Excerpt →
==*==

Second, you divide the overall AOV by the number of users actually transacting through your app. You want to measure both AOVs for a simple reason. Strategically, you want to come up with features and functionalities that appeal to both groups of people but to a different end. In other words, you want to find ways to monetize users who have never ordered through your app (or haven’t done so recently) but you also want to come up with strategies that will increase the value of your current paying customers (make them buy more).
7. User Sessions
The number of user sessions is a basic metric that most mobile analytics groups report on. The formula is very basic: a single session is an uninterrupted period of time spent by a user from the moment they open the app until they close it. This metric is important primarily because it measures user engagement. Ideally, you want as many user sessions as possible.
There’s another user session metric we often recommend to our clients: how many sessions does it take, from the moment a user launches the app for the first time until they convert? This metric can tell you if there are issues in the app flow, or if the content is not good enough on a mobile flow, for a user to quickly convert.
8. First Time User Drop Off Points (And Retargeting)
Even when marketing does a good job and the user ends up downloading the app, it’s only half the battle. The “onboarding” of a customer is what takes time, finesse and constant deploy-measure-iterate sessions to get it right. There are various reasons why a user may leave before converting during their first session: App abandonment can happen because you tried to force the user to login/register too soon; It could be that there were too many on-screen interruptions or too many steps to complete a task, or the performance of the app may have been too bad.

==*==

Task 1 →
Count how many lines of the records contain the string "building", and reply with the number alone.
The records have no connection to the text.

Stored data →
==*==

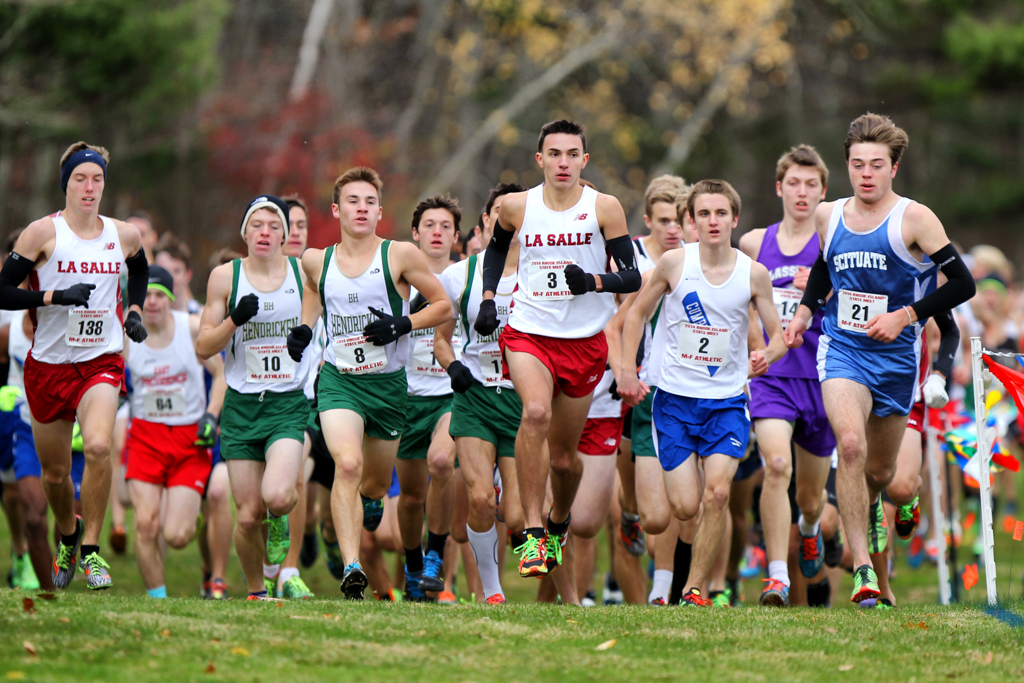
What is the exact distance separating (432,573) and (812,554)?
9.03 ft

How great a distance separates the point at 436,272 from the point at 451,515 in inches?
70.2

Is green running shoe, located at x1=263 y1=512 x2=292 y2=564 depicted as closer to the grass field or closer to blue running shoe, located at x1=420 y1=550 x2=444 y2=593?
blue running shoe, located at x1=420 y1=550 x2=444 y2=593

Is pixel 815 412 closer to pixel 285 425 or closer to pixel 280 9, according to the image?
pixel 285 425

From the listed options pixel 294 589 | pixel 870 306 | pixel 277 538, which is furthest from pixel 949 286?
pixel 294 589

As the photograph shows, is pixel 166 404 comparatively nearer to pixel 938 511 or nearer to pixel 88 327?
pixel 88 327

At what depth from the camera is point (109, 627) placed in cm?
559

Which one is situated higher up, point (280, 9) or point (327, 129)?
point (280, 9)

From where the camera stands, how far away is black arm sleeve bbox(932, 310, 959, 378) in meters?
7.75

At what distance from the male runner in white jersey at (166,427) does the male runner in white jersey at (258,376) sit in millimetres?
943

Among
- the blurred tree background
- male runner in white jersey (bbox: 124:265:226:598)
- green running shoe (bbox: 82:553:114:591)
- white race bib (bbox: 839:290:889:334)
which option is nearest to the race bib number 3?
male runner in white jersey (bbox: 124:265:226:598)

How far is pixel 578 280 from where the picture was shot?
6.99 metres

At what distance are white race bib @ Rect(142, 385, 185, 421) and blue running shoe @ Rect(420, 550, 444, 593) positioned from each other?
2.28 m

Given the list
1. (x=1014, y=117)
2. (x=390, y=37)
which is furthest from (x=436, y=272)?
(x=1014, y=117)

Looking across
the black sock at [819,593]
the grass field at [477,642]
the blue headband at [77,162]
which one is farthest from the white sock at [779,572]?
the blue headband at [77,162]
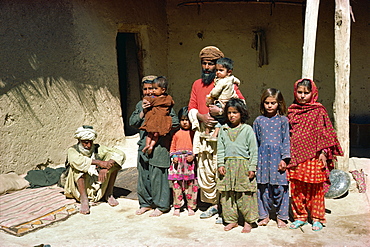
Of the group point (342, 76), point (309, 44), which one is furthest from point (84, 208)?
point (342, 76)

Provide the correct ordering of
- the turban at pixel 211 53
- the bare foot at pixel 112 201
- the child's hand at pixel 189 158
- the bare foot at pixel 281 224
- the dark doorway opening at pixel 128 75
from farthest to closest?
the dark doorway opening at pixel 128 75
the bare foot at pixel 112 201
the child's hand at pixel 189 158
the turban at pixel 211 53
the bare foot at pixel 281 224

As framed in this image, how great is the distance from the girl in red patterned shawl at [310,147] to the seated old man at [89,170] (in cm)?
202

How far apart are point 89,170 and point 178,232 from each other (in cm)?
139

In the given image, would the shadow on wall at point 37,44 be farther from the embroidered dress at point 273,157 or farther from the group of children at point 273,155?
the embroidered dress at point 273,157

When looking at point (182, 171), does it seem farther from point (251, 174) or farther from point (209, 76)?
point (209, 76)

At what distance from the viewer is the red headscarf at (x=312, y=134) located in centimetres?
396

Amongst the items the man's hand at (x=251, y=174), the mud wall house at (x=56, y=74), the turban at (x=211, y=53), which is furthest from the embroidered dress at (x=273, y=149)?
the mud wall house at (x=56, y=74)

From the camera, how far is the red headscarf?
13.0 feet

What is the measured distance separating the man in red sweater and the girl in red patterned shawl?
64cm

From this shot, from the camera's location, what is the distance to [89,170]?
4809 millimetres

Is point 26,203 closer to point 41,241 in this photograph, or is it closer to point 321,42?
point 41,241

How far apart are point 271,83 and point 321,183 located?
16.3ft

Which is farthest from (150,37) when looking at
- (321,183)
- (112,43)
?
(321,183)

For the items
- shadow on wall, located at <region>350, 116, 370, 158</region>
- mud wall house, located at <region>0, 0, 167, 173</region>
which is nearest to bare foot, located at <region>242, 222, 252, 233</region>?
mud wall house, located at <region>0, 0, 167, 173</region>
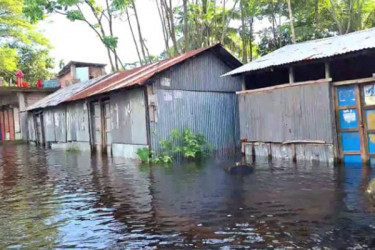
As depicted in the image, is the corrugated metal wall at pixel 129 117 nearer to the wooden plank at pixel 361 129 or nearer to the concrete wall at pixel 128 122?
the concrete wall at pixel 128 122

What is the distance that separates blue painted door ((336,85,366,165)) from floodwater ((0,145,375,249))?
93 centimetres

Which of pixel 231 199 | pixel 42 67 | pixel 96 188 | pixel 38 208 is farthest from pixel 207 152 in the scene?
pixel 42 67

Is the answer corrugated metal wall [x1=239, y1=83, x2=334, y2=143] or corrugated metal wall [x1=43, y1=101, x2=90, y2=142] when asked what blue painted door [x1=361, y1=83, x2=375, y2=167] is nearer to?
corrugated metal wall [x1=239, y1=83, x2=334, y2=143]

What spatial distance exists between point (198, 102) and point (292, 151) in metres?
4.71

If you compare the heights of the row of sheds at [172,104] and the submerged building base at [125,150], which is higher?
the row of sheds at [172,104]

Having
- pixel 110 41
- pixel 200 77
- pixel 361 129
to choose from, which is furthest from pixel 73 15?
pixel 361 129

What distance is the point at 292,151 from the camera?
1255 cm

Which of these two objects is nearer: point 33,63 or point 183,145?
point 183,145

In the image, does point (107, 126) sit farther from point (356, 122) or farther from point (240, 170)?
point (356, 122)

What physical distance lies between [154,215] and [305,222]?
2598 mm

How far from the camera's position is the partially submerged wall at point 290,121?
1138 cm

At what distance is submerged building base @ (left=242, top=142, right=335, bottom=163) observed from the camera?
11.5m

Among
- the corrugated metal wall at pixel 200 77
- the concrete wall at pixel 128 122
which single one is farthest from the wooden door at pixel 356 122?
the concrete wall at pixel 128 122

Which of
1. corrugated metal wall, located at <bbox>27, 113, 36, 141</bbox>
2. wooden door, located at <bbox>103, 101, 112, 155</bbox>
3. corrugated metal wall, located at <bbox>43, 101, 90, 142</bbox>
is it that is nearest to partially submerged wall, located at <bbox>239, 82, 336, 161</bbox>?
wooden door, located at <bbox>103, 101, 112, 155</bbox>
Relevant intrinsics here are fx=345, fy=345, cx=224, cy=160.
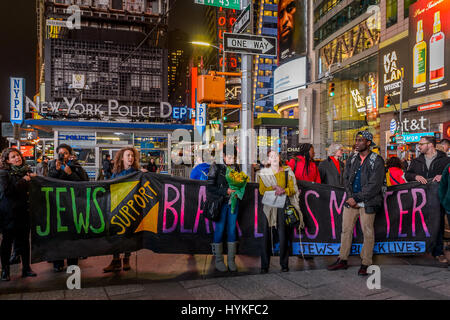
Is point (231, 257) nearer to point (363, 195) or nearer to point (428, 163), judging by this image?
point (363, 195)

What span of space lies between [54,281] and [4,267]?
0.75 meters

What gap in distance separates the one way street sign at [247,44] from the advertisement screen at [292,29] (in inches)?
2135

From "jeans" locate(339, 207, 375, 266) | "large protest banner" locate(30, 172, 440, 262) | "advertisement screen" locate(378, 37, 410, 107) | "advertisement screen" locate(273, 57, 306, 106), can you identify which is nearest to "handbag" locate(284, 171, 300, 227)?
"large protest banner" locate(30, 172, 440, 262)

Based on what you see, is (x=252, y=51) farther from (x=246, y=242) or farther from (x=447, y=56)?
(x=447, y=56)

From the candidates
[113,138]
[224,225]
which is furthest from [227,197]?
[113,138]

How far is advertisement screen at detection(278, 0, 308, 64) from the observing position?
58.0m

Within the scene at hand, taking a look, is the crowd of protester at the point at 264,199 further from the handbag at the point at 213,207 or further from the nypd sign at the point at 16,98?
the nypd sign at the point at 16,98

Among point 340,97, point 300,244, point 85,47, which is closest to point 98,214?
point 300,244

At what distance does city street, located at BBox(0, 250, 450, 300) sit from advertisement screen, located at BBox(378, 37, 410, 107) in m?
28.1

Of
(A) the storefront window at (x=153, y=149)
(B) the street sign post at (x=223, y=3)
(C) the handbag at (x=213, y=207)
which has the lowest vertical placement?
(C) the handbag at (x=213, y=207)

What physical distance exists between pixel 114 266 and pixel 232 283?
1.95 m

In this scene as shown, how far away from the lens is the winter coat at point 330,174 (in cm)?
700

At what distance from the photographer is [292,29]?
60.6 m

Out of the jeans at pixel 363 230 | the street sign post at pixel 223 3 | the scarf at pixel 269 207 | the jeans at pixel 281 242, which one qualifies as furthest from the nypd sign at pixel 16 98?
the jeans at pixel 363 230
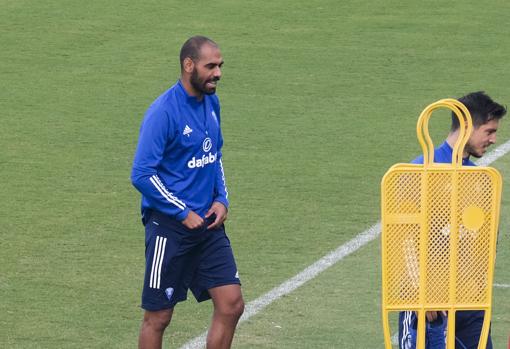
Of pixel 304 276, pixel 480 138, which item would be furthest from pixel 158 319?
pixel 304 276

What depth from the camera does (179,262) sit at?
7.52 metres

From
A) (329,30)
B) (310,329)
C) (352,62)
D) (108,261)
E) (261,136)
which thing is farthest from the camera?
(329,30)

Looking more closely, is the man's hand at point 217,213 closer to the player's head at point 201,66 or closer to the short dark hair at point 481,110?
the player's head at point 201,66

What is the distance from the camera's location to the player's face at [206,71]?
7.38 metres

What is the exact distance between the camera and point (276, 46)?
674 inches

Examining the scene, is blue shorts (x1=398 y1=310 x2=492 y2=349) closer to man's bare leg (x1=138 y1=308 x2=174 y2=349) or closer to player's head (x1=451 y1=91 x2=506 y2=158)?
player's head (x1=451 y1=91 x2=506 y2=158)

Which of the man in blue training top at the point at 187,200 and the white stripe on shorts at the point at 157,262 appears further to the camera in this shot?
the white stripe on shorts at the point at 157,262

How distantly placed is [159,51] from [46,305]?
8157mm

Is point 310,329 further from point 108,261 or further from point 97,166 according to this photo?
point 97,166

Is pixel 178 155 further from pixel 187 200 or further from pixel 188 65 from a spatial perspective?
pixel 188 65

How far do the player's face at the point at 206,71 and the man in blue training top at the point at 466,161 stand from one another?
4.44ft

==*==

Task 2 →
For each statement below, answer yes or no according to the excerpt on app metrics, and quote the exact words of the excerpt that decide it.
(a) A single user session lasts from the moment a user opens the app until they close it.
(b) User sessions are described as a rare metric that few mobile analytics groups report on.
(c) Forcing the user to log in or register too soon is given as one possible cause of app abandonment.

Complete output 1 →
2

Complete output 2 →
(a) Yes: "a single session is an uninterrupted period of time spent by a user from the moment they open the app until they close it"
(b) No: "The number of user sessions is a basic metric that most mobile analytics groups report on."
(c) Yes: "App abandonment can happen because you tried to force the user to login/register too soon"